The Real-World Findings in Pittsburgh

They applied this method to real data from Pittsburgh's Port Authority (PPA) for a whole year. Here is what they found:

  • The "Hidden" Passengers: On average, about 1% of all passengers on the top 10 busiest routes were left behind at the stop because the bus was full.
  • Rush Hour Reality: During the morning and evening rush, that number jumps to 8%. That means on a busy morning, 1 out of every 12 people waiting for the bus might be left behind.
  • Seasonal Spikes: The problem gets worse in the Fall (when students return to school) and better in the Summer (when students are on break).
  • The "Full Bus" Myth: They found that most of the time (98%), buses arrive at stops not full. The problem is very specific to certain stops, certain times, and certain routes. It's not a city-wide disaster, but a "pinch point" issue.

Why This Matters

This isn't just about math; it's about fairness and efficiency.

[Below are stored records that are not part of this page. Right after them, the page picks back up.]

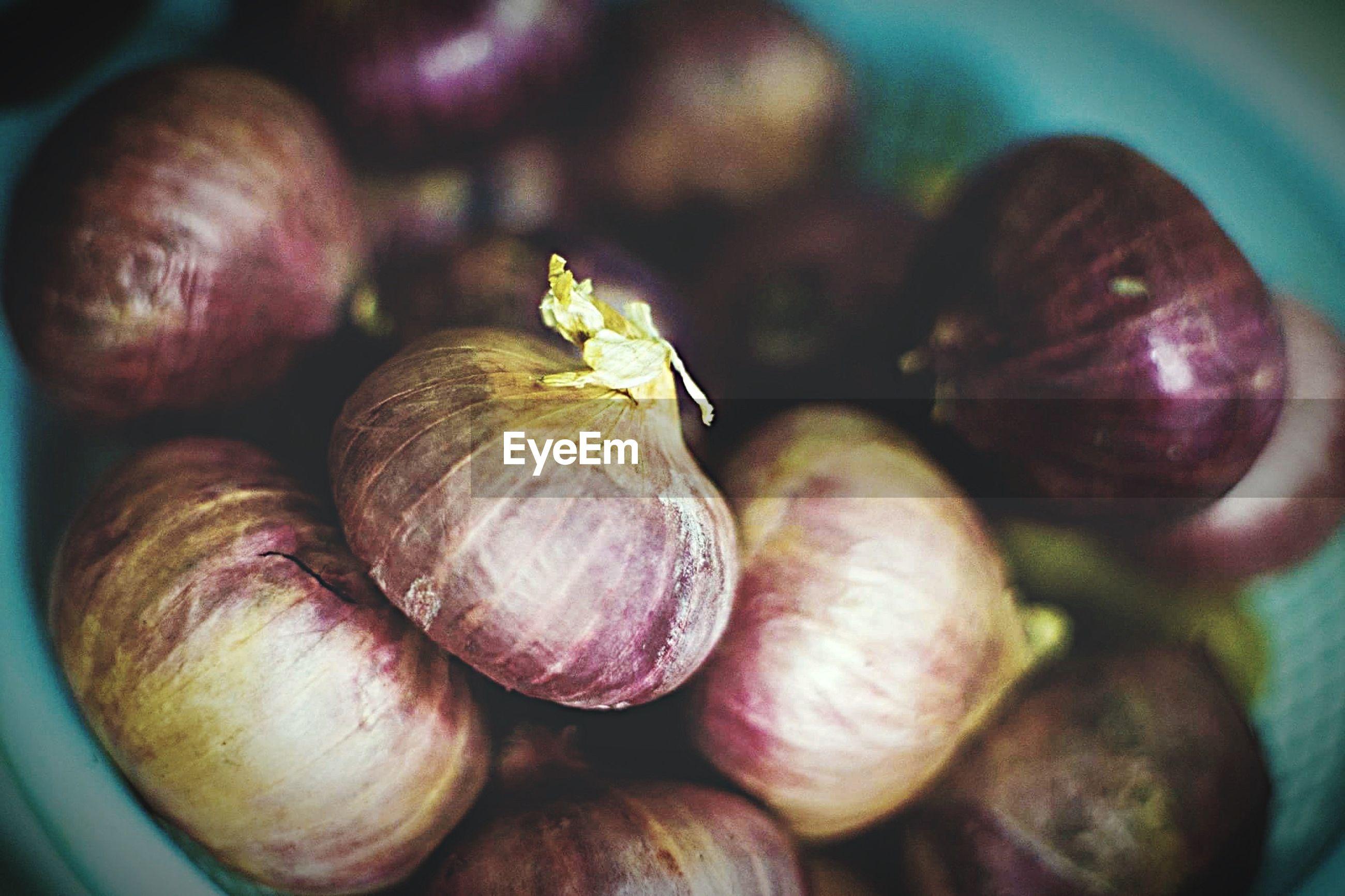 Close-up of spanish onions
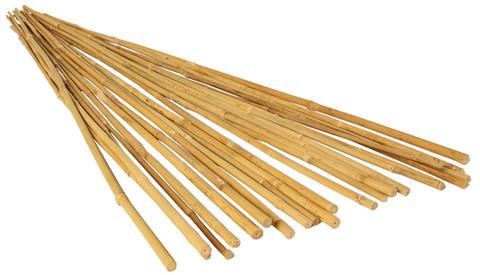 Bamboo Steaks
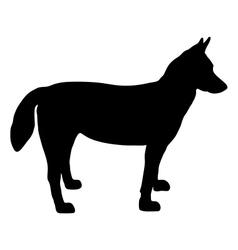 Alaskan husky silhouette vector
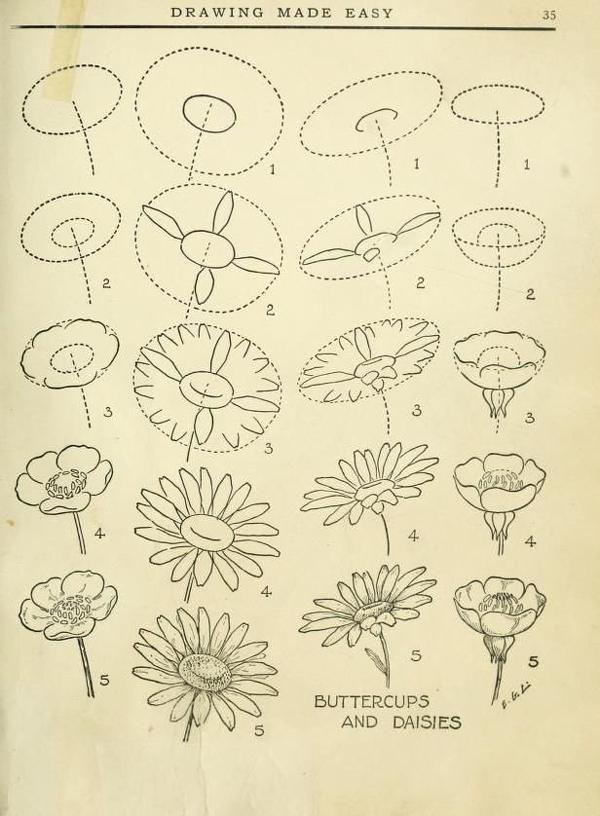passo a passo desenhos de flor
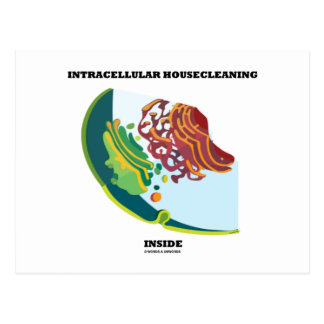 Intracellular Housecleaning Inside Endomembrane Postcard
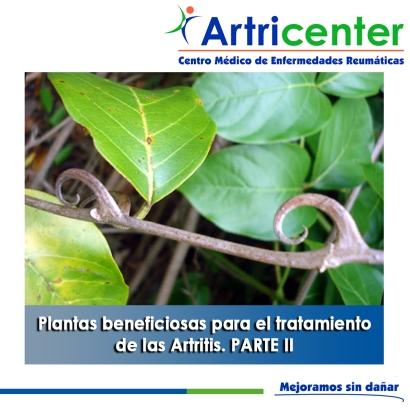 Plantas beneficiosas para el tratamiento de las Artritis. PARTE II-artricenter
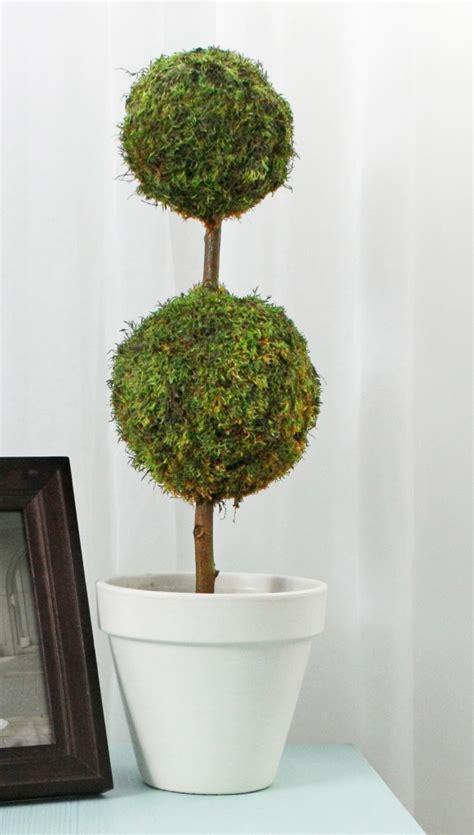 make a topiary diy moss homes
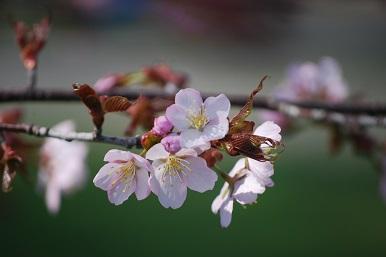5・牝・桜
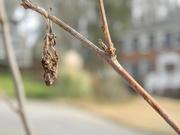 4th Feb 2021 - Dried Up Leaf on Tree
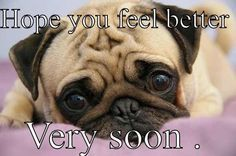 Get Well Soon Puppy Google Search Cute Pugs Pugs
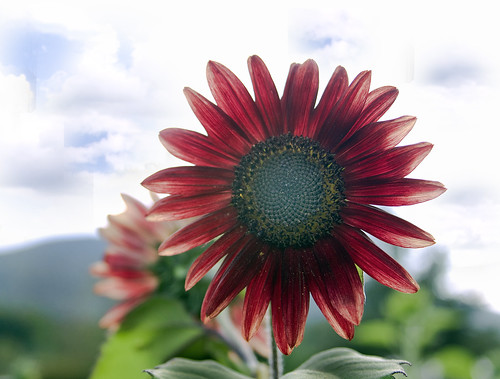 Burgundy Sunflower  by you.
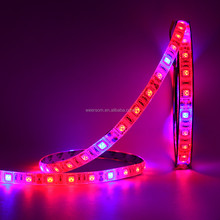 P9411 5V RGB programmable led strip pixel strip two years warranty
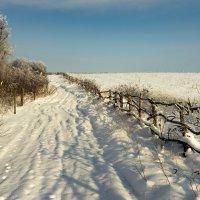 Дорогами зимы :: Александр Плеханов
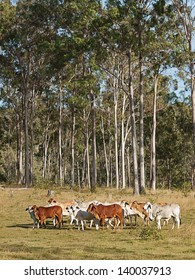 Australian beef cattle herd of cows on ranch with tall eucalyptus gum tree forest background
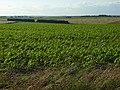 Farmland near Stonehenge - geograph.org.uk - 491357.jpg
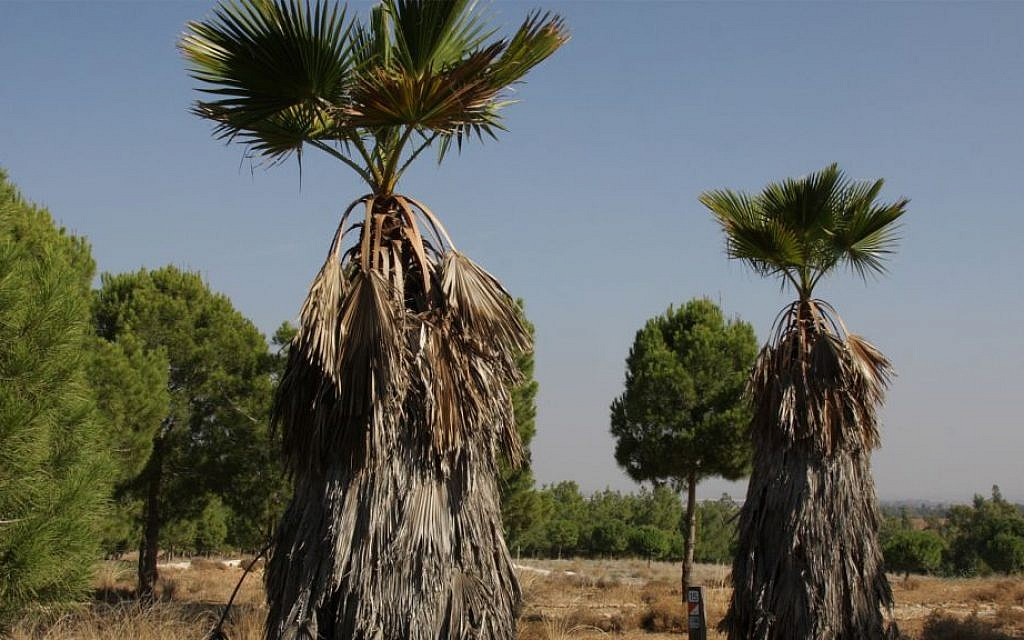Exotic-looking palms line the path to the quarry in the forest. (Shmuel Bar-Am)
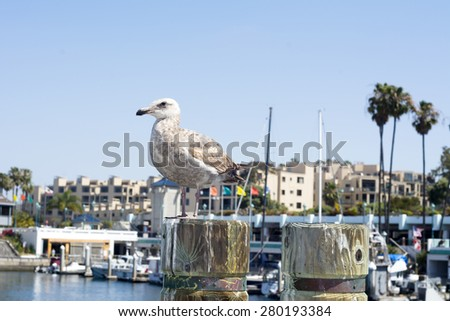 A seagull rests atop a wooden boardwalk post in King Harbor, California during a beautiful sunny day. - stock photo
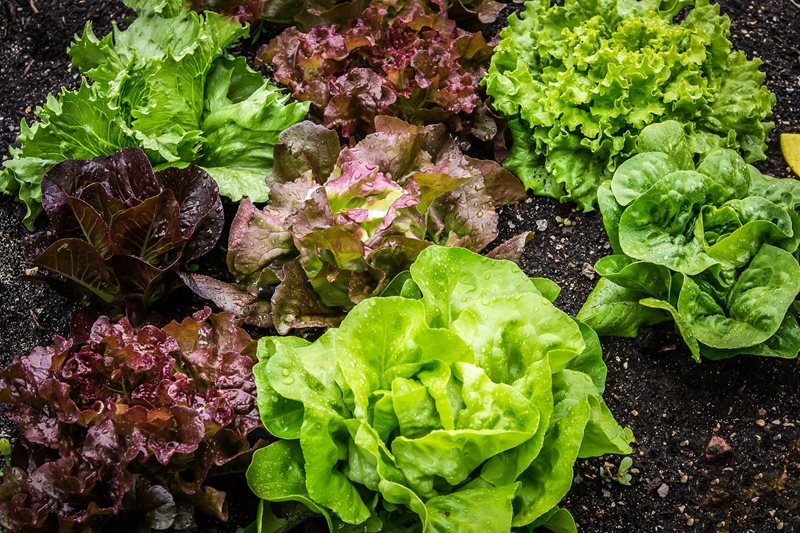 Lettuce growing in vegetable garden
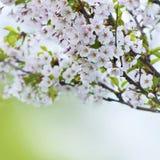 Primavera Cherry Blossoms Sakura Fotografia Stock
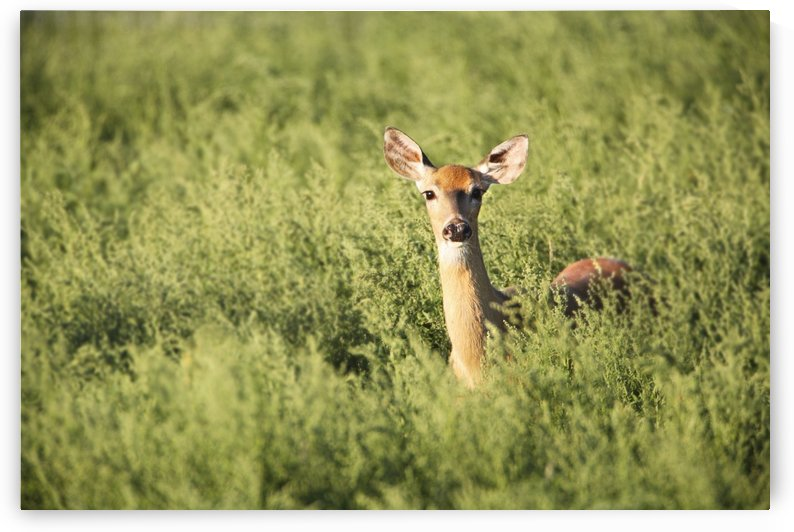 Deer In The Brush by PacificStock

  • For the City: If they know exactly where and when people are being left behind, they can send bigger buses or more frequent buses to those specific spots.
  • For the Riders: It means a more reliable system. If you know the bus won't be full, you won't waste your time waiting.
  • For the Environment: If the system is reliable, more people will choose the bus over driving their own cars, reducing traffic and pollution.

The Takeaway

The authors built a clever "X-ray" for bus data. Even though the official records are blind to the people left behind, this method allows us to see the invisible crowd. By filtering out the confusing data points where buses are full, they can predict the true demand and help Pittsburgh (and other cities) build a better, more reliable public transportation system.

As the former mayor of Bogota said, "An advanced city is not a place where the poor move about in cars, rather it's where even the rich use public transportation." But for the rich (and everyone else) to use the bus, the bus has to be able to fit them all. This paper helps make sure there's enough room.